The theory is based on recent break-ins that have left victims questioning the value for money spent on the UWI’s security apparatus, the latest of which occurred on Saturday night, when a burglar entered the house occupied by well-known women’s-rights activist Nadeen Spence on the Mary Seacole Hall.
It was the second time in just under two months that Spence, who is student services and development manager for Seacole Hall, has suffered badly at the hands of thieves at her home on campus.
“Last November, there was a break-in and the thief went upstairs, where he relieved me of my laptop, two cellular phones, a camera, and money from a next room,” Spence explained.
“This time, they used a small patio table around the back to climb on to the grille and up on to the roof to gain access to the top windows, which are not grilled. It could have been worse, but luckily, he was an unarmed thief,” she said.
Spence believes that enough is not being done to address the long-standing security concerns on campus even though close to $30 million per month is being spent on securing the 650-acre premises.
She said that the relationship among the campus police, the Mona police, and the contracted security company needs to be revisited as indications are that trust among the three is at its lowest ebb.
“This is nothing new. None of them really trusts the other.

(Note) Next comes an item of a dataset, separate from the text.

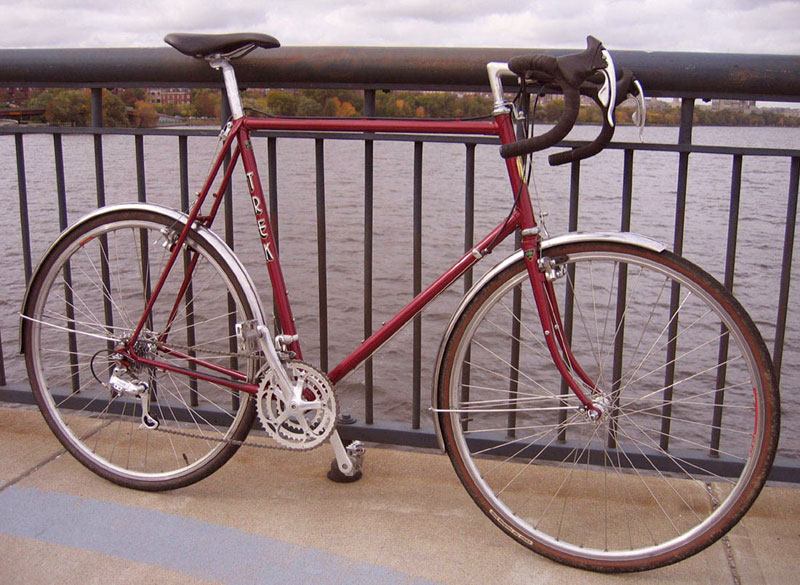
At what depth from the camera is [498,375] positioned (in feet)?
7.75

But it cannot be at the expense of persons here,” Spence said.
open-capus policy not safe
Another theory offered for the frequency of break-ins is that the UWI’s open-campus policy makes it easy for anyone to access the compound under the guise of being a student.

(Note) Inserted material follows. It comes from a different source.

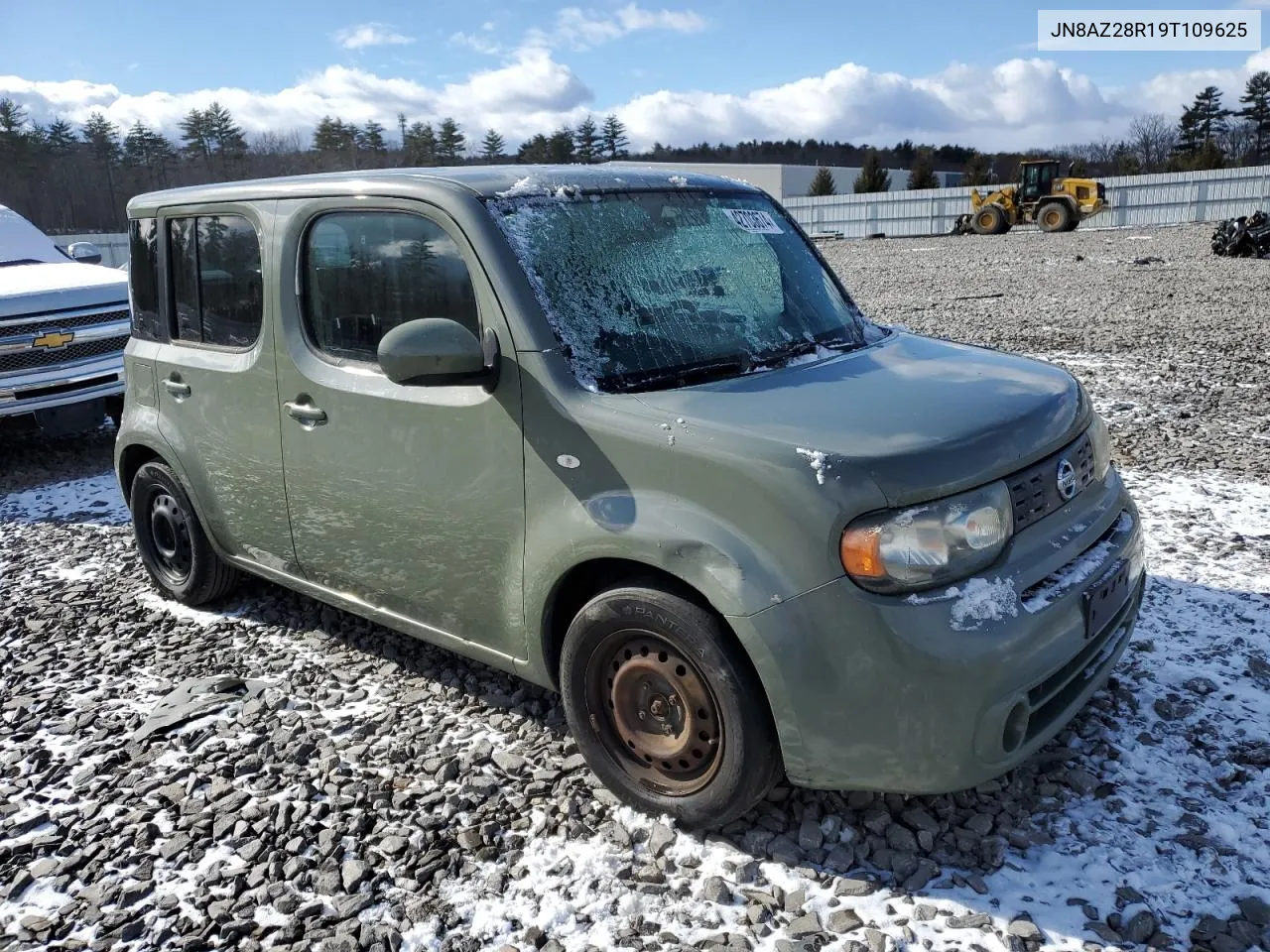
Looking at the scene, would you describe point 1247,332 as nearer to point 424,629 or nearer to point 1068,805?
point 1068,805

Meanwhile, Norman Heywood, chief of security at The UWI, Mona, is urging students, in particular, not to leave valuables on their car seats.
A recent advisory sent to students detailed how persons can protect their interests, including warnings to avoid certain areas at night.
But concerns abound that not enough CCTV cameras are installed on campus.
“The university has gone through and has improved the lighting significantly on the campus since November last year, and the incidence of break-ins has been considerably reduced,” said Heywood.
Further, he said that the campus administration is working on acquiring more CCTV cameras.
“We had a meeting last week Thursday, where we looked at the whole security surveillance. ... So probably in the first quarter, you will see the roll-out of additional cameras.”
He said that some accounts of campus are based on sensationalism.
For Spence, it is an ordeal she would rather do without experiencing again.
“Twice is enough. I am now trying to get the university to move me as I am no longer comfortable. I don’t feel safe here. Anytime I hear anything, I panic, and it’s not good for me,” she said.
“I feel like I am a sitting duck. I feel like anytime they want to come, they will come in, and that’s an awful thought.”